Clean Pipes: Who is Responsible?

In his book 'Cyber War: The Next Threat to National Security and What to Do About
It', former White House cybersecurity czar Richard Clarke argued for the
deployment of deep-packet inspection systems in Tier 1 service providers to block
malware prior to reaching end-customer networks. This approach was echoed in a
recent press release by Ashley Stephenson, CEO of Corero Network Security.
Stephenson admonished,

"Instead of taking an 'every man for himself' approach to battling cyber
attacks, Internet Service Providers need to step forward and deliver
protected Internet services that remove the known malicious traffic before it
impacts their enterprise customers."

Is this approach realistic technologically? Is there a sustainable business model for
carriers to deliver this? While everyone agrees that the less malicious traffic that
travels the last mile to the customer premise the better, there are significant hurdles
to implementation of clean pipe technologies in service provider networks. The
chief technological hurdle was humorously framed by Steve Bellovin of AT&T
Research in RFC 3514 - The Security Flag in the IPv4 Header.

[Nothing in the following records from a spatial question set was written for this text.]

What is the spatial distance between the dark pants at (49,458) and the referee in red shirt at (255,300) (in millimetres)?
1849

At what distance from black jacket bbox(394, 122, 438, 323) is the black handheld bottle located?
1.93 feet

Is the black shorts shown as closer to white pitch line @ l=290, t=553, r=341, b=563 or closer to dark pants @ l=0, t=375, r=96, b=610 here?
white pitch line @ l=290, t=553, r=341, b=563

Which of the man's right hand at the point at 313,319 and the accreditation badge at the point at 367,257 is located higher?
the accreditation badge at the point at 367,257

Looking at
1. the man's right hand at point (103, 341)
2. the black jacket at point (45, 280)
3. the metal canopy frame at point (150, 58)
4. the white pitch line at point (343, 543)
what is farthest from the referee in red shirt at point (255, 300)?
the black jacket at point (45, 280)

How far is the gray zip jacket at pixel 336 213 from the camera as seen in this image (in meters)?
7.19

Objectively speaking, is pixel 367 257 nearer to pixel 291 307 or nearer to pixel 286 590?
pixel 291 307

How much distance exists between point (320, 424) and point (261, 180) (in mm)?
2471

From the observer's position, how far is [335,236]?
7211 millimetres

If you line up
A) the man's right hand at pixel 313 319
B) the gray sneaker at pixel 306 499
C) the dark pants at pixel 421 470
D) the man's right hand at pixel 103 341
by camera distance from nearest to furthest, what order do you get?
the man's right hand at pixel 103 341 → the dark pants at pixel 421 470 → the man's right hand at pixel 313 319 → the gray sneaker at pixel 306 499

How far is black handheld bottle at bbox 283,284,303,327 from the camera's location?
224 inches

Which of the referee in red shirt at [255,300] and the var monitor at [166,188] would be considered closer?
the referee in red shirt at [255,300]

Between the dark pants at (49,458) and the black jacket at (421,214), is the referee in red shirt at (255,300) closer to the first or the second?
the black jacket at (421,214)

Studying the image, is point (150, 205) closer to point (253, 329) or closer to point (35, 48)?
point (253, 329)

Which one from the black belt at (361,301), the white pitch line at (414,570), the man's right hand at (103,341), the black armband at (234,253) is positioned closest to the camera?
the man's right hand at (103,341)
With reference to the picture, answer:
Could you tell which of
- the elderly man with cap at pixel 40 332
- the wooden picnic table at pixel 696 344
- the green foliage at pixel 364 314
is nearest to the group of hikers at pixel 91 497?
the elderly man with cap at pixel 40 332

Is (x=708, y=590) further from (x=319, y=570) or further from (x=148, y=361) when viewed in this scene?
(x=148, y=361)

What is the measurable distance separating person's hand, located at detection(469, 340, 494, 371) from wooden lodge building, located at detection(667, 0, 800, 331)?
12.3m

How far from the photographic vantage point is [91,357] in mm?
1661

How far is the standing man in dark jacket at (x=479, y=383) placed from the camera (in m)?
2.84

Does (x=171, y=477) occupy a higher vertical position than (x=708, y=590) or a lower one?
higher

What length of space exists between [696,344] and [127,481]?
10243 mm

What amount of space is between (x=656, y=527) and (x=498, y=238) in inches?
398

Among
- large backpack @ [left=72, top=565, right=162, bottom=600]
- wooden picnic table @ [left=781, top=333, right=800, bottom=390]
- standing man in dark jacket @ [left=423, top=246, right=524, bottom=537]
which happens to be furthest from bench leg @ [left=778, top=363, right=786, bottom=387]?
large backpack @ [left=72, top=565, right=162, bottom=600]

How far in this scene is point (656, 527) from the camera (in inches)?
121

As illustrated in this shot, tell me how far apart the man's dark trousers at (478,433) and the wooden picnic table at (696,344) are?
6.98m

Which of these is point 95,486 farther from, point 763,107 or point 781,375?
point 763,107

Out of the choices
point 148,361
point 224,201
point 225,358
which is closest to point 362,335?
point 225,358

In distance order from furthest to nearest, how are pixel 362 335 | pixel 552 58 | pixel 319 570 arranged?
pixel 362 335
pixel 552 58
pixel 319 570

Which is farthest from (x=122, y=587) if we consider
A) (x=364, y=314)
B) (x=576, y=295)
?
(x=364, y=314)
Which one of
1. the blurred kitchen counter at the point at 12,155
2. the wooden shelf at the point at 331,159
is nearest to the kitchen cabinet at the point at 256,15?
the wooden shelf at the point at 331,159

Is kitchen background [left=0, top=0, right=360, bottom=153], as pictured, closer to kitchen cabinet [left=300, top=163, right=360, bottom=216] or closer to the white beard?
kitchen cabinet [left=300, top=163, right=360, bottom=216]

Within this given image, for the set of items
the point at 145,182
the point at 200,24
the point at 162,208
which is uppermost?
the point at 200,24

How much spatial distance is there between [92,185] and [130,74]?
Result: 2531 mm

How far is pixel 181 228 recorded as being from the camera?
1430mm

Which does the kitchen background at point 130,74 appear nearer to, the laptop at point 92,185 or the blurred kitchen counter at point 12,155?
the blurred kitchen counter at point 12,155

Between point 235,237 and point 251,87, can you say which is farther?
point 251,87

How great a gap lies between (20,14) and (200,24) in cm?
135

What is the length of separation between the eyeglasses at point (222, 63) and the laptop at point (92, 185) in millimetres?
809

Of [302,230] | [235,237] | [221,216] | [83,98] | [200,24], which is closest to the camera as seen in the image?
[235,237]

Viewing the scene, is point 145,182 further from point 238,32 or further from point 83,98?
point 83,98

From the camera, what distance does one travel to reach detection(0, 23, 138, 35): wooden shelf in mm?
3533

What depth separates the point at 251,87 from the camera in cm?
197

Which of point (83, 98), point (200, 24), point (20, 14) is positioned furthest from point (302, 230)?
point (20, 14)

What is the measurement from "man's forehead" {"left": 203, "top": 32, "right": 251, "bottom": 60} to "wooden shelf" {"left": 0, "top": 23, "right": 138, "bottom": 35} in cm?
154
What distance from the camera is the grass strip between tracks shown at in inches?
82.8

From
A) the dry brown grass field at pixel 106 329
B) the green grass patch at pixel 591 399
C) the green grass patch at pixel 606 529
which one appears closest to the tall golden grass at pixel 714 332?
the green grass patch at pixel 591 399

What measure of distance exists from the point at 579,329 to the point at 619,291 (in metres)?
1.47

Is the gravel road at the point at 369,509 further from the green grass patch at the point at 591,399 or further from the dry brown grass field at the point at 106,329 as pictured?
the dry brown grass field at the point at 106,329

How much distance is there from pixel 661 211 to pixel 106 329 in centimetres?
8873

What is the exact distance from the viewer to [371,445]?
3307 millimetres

"Firewalls [CBR03], packet filters, intrusion detection systems, and
the like often have difficulty distinguishing between packets that
have malicious intent and those that are merely unusual. The problem
is that making such determinations is hard. To solve this problem,
we define a security flag, known as the "evil" bit, in the IPv4
[RFC791] header. Benign packets have this bit set to 0; those that
are used for an attack will have the bit set to 1."

Given the current resistance of malicious attackers to implementing the "evil" bit,
how exactly does one determine which traffic is unwanted? IPS and IDS
technologies have a historical problem with high false positive rates, particularly
when custom-developed applications do not follow relevant standards. These false
positive events require investigation and tuning of the detection platform both at
initial provisioning and when the customer implements new applications.

Tuning requires detailed knowledge of the protocols, policies, applications and
business processes in use. In DDoS attacks on web servers for example, what
constitutes an attack for a customer with limited web traffic is normal for high
traffic sites. A new product launch for a gaming company can be indistinguishable
from an attack when looked at by sheer volume of bandwidth or rate of new client
connections. Each customer presents unique challenges to getting the balance right.

Pointing the Finger

If the carrier blocks traffic in the cloud, it is a foregone conclusion that customers
will point their finger at the service provider any time there is a performance or
connectivity problem with a customer application. The service provider would then
expend considerable time and expense proving they are not at fault.

Service providers look to scale their service offerings by avoiding customization as
much as possible. With high administrative overhead and support costs, it is difficult
to imagine a business model that makes sense to deliver clean pipes when simple
over-provisioning has proven cost-effective and does not open the door to liability.

Cui bono

How does a service provider move from a sales model that depends on selling
incrementally more bandwidth each year to one where the customer pays for
something that is not delivered (i.e. presumed malicious traffic)? Any service that
significantly reduces the traffic that is delivered to the customer premises is robbing
Peter to pay Paul.

Customers would still need to enhance and maintain their own perimeter defense
infrastructure as the most dangerous current attacks cant be blocked by a solution
in the service provider cloud. These attacks closely mimic normal and expected
communications and leverage 0-day exploits that elude all but the most
sophisticated malware analysis. According to the Trustwave 2014 Security
Pressures report, targeted malware and advanced persistent threats are the fastest
growing vectors of attack and the greatest risk to corporate assets.

While the principle of clean pipe services makes sense from the standpoint of
national security, there are few economic drivers for service provider adoption and
considerable technical barriers to implementation. With the current political
distaste for regulation that Clarke bemoans in 'Cyber War', it seems unlikely that
this approach will gain any traction in an ever more crowded security marketplace.